Directions
Look for "At what distance from the hiker" in the records below, then copy that line and every line after it, exactly and with nothing added.

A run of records
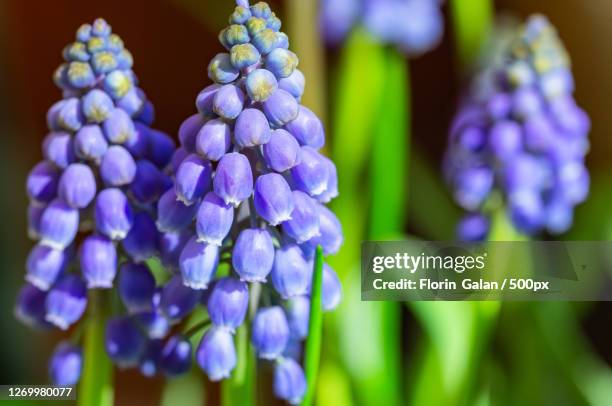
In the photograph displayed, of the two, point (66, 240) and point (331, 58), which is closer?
point (66, 240)

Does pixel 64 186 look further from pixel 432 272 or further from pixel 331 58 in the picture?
pixel 331 58

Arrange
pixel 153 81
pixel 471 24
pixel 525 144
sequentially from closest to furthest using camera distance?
pixel 525 144 < pixel 153 81 < pixel 471 24

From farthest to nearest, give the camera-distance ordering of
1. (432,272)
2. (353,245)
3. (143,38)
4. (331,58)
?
(331,58)
(143,38)
(353,245)
(432,272)

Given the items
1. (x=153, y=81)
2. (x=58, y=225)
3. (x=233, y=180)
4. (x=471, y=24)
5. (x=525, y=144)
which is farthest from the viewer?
(x=471, y=24)

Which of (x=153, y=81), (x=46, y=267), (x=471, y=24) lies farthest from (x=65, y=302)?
(x=471, y=24)

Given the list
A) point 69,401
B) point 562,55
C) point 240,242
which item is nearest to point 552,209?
point 562,55

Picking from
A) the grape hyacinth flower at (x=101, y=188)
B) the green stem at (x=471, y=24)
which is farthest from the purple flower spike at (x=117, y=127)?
the green stem at (x=471, y=24)

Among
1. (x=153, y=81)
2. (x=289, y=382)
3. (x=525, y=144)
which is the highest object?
(x=153, y=81)

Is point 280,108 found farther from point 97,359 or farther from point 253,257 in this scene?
point 97,359
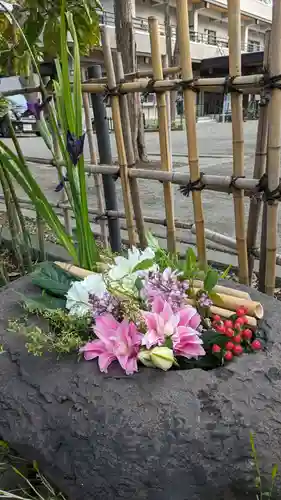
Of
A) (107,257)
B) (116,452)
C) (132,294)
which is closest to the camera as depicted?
(116,452)

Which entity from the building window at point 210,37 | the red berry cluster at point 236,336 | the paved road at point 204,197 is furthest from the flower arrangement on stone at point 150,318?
the building window at point 210,37

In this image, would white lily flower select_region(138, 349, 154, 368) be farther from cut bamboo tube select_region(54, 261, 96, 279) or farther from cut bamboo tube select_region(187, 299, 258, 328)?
cut bamboo tube select_region(54, 261, 96, 279)

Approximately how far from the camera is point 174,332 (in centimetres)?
87

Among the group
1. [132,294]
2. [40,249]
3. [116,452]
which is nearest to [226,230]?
[40,249]

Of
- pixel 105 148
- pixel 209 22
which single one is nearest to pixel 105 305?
→ pixel 105 148

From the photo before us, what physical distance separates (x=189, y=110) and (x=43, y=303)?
80 centimetres

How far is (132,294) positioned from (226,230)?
2.41 meters

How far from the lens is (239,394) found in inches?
30.1

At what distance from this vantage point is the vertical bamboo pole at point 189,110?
1307 millimetres

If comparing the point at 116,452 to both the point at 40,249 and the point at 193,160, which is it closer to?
the point at 193,160

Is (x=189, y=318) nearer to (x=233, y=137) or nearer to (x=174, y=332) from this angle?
(x=174, y=332)

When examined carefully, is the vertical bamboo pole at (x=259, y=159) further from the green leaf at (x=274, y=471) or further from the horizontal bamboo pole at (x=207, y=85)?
the green leaf at (x=274, y=471)

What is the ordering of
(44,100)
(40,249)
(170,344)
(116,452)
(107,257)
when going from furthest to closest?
(40,249)
(44,100)
(107,257)
(170,344)
(116,452)

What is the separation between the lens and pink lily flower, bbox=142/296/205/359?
85 centimetres
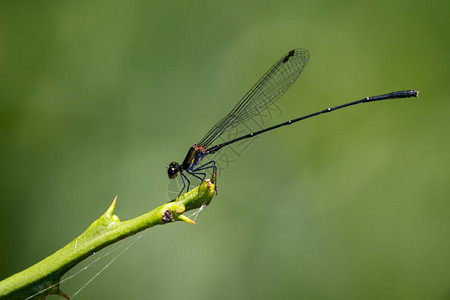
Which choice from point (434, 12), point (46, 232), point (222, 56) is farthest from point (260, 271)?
point (434, 12)

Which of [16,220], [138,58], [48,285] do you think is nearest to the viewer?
[48,285]

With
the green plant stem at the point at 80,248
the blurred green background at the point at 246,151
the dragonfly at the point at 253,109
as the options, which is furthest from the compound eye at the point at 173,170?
the green plant stem at the point at 80,248

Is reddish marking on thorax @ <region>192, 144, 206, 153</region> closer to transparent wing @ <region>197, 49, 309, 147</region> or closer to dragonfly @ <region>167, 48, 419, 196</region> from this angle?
dragonfly @ <region>167, 48, 419, 196</region>

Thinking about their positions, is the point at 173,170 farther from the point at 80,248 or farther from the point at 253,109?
the point at 80,248

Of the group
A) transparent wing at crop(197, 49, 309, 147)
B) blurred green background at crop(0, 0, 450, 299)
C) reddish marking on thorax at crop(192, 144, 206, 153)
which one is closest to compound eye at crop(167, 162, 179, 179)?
reddish marking on thorax at crop(192, 144, 206, 153)

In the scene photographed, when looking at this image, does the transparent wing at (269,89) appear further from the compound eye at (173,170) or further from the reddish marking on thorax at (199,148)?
the compound eye at (173,170)

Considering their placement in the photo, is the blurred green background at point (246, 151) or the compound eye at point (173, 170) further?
the blurred green background at point (246, 151)

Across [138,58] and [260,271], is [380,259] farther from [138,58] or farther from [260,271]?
[138,58]
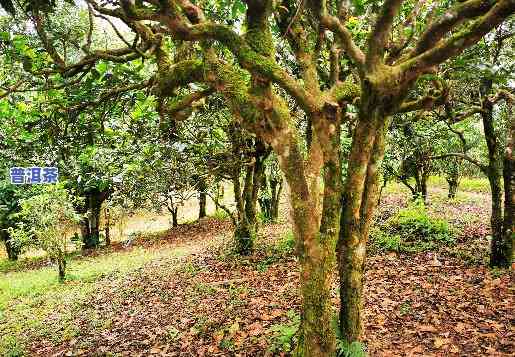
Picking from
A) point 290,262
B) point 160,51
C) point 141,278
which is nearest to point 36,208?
point 141,278

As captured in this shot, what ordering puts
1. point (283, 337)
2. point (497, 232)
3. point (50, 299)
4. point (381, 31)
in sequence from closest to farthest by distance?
point (381, 31) < point (283, 337) < point (497, 232) < point (50, 299)

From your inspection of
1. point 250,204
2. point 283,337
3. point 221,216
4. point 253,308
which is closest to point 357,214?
point 283,337

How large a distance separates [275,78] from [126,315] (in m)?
7.09

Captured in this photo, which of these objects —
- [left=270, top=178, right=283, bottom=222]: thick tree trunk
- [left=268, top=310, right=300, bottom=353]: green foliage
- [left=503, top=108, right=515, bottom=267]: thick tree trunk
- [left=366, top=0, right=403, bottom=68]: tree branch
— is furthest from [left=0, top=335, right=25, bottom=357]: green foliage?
[left=270, top=178, right=283, bottom=222]: thick tree trunk

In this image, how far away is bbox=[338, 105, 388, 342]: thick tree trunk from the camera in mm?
4491

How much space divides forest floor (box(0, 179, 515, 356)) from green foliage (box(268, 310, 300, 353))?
0.7 inches

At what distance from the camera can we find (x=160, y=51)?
6.01m

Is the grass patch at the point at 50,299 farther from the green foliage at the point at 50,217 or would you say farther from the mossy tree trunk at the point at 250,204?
the mossy tree trunk at the point at 250,204

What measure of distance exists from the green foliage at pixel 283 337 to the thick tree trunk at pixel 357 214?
38.4 inches

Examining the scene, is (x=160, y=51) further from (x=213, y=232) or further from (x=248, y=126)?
(x=213, y=232)

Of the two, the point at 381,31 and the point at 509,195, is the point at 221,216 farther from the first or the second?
the point at 381,31

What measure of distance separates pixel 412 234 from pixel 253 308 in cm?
576

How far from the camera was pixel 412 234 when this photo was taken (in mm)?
11594

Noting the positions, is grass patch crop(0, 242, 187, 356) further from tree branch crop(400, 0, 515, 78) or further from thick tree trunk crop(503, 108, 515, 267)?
thick tree trunk crop(503, 108, 515, 267)
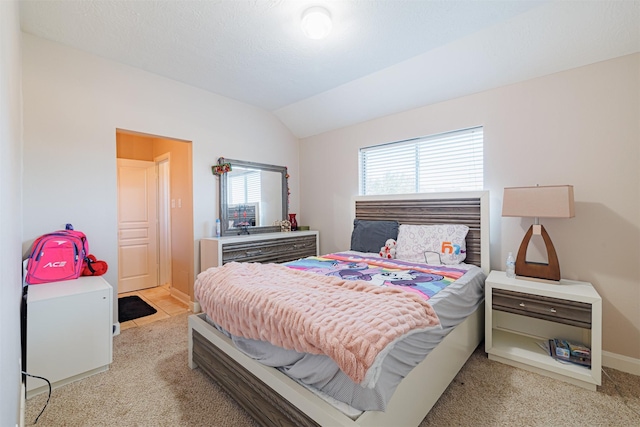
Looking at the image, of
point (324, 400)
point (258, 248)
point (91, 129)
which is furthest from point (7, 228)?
point (258, 248)

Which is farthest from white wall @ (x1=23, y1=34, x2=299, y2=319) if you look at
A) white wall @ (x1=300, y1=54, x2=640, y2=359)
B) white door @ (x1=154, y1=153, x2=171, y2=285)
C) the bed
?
white wall @ (x1=300, y1=54, x2=640, y2=359)

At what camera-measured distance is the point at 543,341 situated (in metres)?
2.41

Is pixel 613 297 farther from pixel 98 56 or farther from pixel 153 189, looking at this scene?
pixel 153 189

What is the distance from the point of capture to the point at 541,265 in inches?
90.0

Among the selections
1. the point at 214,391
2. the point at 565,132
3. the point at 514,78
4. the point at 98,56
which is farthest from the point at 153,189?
the point at 565,132

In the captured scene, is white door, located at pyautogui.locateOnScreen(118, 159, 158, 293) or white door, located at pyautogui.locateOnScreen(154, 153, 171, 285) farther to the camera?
white door, located at pyautogui.locateOnScreen(154, 153, 171, 285)

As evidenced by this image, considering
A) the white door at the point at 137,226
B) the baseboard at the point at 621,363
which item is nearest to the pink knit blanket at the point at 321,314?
the baseboard at the point at 621,363

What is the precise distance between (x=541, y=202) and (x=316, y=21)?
2170 mm

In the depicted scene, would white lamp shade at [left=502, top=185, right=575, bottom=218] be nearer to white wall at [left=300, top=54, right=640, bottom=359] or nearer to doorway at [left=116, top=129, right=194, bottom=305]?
white wall at [left=300, top=54, right=640, bottom=359]

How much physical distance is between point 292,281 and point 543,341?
7.47 feet

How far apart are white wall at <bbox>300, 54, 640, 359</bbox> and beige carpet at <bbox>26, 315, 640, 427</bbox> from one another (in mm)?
719

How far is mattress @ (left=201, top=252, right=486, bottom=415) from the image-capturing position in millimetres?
1148

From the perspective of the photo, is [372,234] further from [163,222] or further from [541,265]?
[163,222]

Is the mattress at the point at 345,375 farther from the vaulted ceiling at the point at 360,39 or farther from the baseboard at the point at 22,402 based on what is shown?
the vaulted ceiling at the point at 360,39
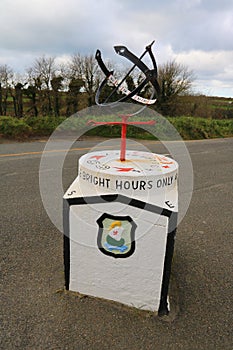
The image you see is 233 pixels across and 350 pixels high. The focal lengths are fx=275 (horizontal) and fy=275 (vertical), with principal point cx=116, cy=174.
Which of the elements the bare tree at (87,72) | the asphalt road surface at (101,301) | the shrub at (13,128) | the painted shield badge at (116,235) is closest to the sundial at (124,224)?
the painted shield badge at (116,235)

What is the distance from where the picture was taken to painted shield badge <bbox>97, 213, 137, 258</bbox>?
6.34ft

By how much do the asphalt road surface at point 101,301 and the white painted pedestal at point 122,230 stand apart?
17 centimetres

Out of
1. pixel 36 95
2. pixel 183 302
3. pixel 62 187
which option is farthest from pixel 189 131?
pixel 183 302

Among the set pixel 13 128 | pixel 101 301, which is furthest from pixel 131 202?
pixel 13 128

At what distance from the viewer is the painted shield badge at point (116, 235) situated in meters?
1.93

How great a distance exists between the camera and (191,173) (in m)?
6.59

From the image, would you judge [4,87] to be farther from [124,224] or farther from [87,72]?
[124,224]

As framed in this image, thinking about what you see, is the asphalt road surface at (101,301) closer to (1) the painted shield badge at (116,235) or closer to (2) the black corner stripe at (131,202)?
(1) the painted shield badge at (116,235)

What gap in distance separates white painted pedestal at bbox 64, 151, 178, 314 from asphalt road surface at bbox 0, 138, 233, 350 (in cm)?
17

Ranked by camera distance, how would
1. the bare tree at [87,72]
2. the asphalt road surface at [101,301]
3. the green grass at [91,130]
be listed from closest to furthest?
the asphalt road surface at [101,301] < the green grass at [91,130] < the bare tree at [87,72]

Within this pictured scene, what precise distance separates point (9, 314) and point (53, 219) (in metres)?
1.81

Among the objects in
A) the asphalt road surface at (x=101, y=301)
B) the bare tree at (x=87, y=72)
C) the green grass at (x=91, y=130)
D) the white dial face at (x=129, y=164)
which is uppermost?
the bare tree at (x=87, y=72)

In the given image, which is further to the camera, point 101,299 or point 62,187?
point 62,187

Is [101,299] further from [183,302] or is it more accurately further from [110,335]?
[183,302]
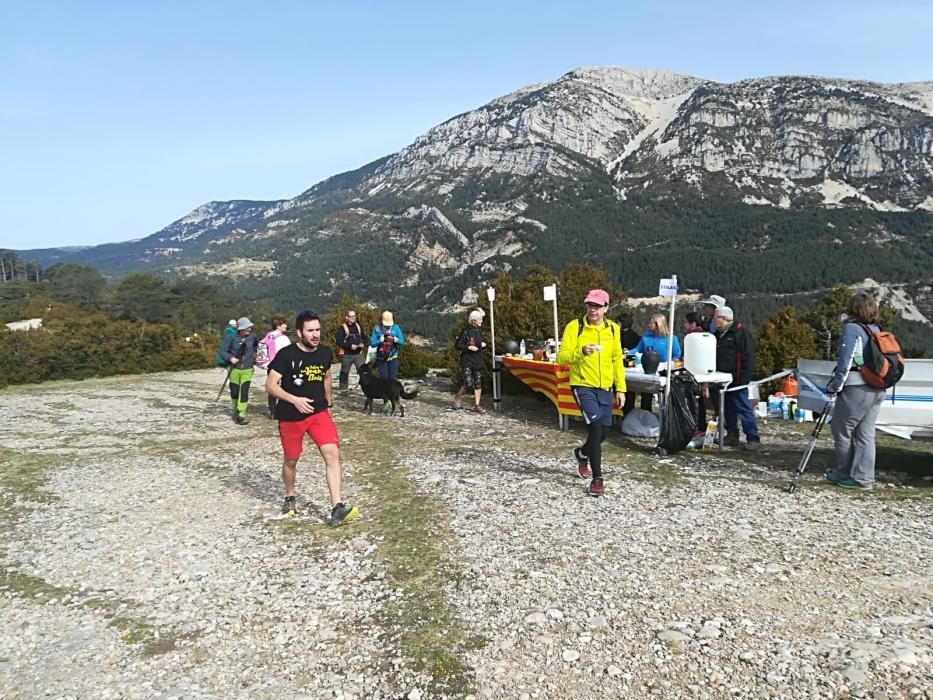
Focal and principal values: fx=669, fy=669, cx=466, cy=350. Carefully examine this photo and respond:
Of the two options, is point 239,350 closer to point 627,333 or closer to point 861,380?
point 627,333

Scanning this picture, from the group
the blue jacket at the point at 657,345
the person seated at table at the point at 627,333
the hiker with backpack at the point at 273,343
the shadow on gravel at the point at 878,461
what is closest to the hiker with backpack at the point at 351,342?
the hiker with backpack at the point at 273,343

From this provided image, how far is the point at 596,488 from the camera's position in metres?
7.23

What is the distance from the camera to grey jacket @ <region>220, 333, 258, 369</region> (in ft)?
40.1

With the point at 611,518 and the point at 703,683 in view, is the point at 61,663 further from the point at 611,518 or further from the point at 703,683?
the point at 611,518

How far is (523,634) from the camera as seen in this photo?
427cm

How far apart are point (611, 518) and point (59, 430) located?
1183 cm

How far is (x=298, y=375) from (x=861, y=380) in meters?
5.77

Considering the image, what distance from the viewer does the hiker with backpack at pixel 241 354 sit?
12.2 metres

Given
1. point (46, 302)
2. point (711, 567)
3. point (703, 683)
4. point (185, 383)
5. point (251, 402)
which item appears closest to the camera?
point (703, 683)

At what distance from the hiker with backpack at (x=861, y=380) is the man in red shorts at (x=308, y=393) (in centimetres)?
519

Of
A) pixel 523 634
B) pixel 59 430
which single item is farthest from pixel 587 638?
pixel 59 430

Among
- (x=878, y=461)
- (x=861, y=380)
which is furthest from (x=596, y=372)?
(x=878, y=461)

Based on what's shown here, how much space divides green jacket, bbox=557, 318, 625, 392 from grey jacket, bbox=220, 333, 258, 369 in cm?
704

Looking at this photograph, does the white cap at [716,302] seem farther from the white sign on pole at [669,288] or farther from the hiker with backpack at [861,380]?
the hiker with backpack at [861,380]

Result of the exercise
At what distance from the hiker with backpack at (x=861, y=380) is the man in red shorts at (x=308, y=393) (in centimetres)?
519

Of
A) pixel 523 634
B) pixel 59 430
which single item is farthest from pixel 587 638?
pixel 59 430

Among
- (x=878, y=461)
- (x=861, y=380)
which is furthest from (x=596, y=372)?
(x=878, y=461)

Based on what's shown here, how much space divides green jacket, bbox=557, 318, 625, 392 from grey jacket, bbox=220, 333, 258, 369 in cm?
704

Looking at this photograph, does the white cap at [716,302] seem farther from the white sign on pole at [669,288] or farther from the hiker with backpack at [861,380]?
the hiker with backpack at [861,380]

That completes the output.